START Article

There are huge restrictions about where the athletes can stay and move around and there won’t be any fans at any events. If ever there was a Games to give it a miss this would be it.

For McIlroy there is the other head wreck of flags and patriotism. McIlroy was born in Northern Ireland and is an Irish Catholic, he spent most of his childhood representing Ireland at golf. In a fascinating three-part interview with Paul Kimmage in the Irish Independent in February 2020 he explained how golf’s return to the Olympics made him feel.

“When it was announced it put me in a position where I had to question who I am. Who am I? Where am I from? Where do my loyalties lie? Who am I going to play for? Who do I not want to piss off the most? I started to resent it. And I do. I resent the Olympic Games because of the position it put me in — that’s my feeling towards it — and whether that’s right or wrong it’s how I feel.

END Article
START Record excerpts

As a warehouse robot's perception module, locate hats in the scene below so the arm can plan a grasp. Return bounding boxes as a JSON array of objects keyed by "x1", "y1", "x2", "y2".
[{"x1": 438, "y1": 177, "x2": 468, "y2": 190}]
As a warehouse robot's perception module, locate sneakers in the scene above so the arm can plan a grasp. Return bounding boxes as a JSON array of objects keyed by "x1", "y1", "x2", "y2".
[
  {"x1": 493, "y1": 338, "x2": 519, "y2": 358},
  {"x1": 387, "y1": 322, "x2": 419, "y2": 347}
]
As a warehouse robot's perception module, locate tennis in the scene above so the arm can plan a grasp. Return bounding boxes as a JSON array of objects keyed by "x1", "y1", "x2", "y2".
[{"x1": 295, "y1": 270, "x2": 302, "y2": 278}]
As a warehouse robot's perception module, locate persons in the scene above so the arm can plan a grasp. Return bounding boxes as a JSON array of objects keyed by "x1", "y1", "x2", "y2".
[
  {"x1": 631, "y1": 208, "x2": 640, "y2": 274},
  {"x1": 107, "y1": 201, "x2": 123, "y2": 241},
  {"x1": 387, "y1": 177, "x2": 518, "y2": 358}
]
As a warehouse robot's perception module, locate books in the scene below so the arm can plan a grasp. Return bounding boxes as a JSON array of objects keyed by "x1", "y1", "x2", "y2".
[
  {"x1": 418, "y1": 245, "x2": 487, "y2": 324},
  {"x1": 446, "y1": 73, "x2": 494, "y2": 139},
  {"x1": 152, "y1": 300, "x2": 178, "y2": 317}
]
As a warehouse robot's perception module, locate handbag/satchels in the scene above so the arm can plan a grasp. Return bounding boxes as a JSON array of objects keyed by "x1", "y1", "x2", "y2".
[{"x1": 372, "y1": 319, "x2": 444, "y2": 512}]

END Record excerpts

**Aim 1**
According to the passage on McIlroy and the Olympics, where was McIlroy born?
**Aim 2**
Pick up the passage on McIlroy and the Olympics and continue it from its last sentence.

**Task response 1**
Northern Ireland.

**Task response 2**
“It changed whenever I started to think about myself and not the opinions of others. I don’t want to go through life making decisions based on what people say, or think, because they’re going to think what they think anyway. Half are going to like you, and half aren’t going to like you, and I’m not going to allow that to inhibit me from having an experience I’ve never had before.”

He revealed that Justin Rose sent him a text after winning his gold medal and asked if he had felt that he had missed out – McIlroy replied that, whoever he had represented he would have felt uncomfortable and that he felt no connection to either flag.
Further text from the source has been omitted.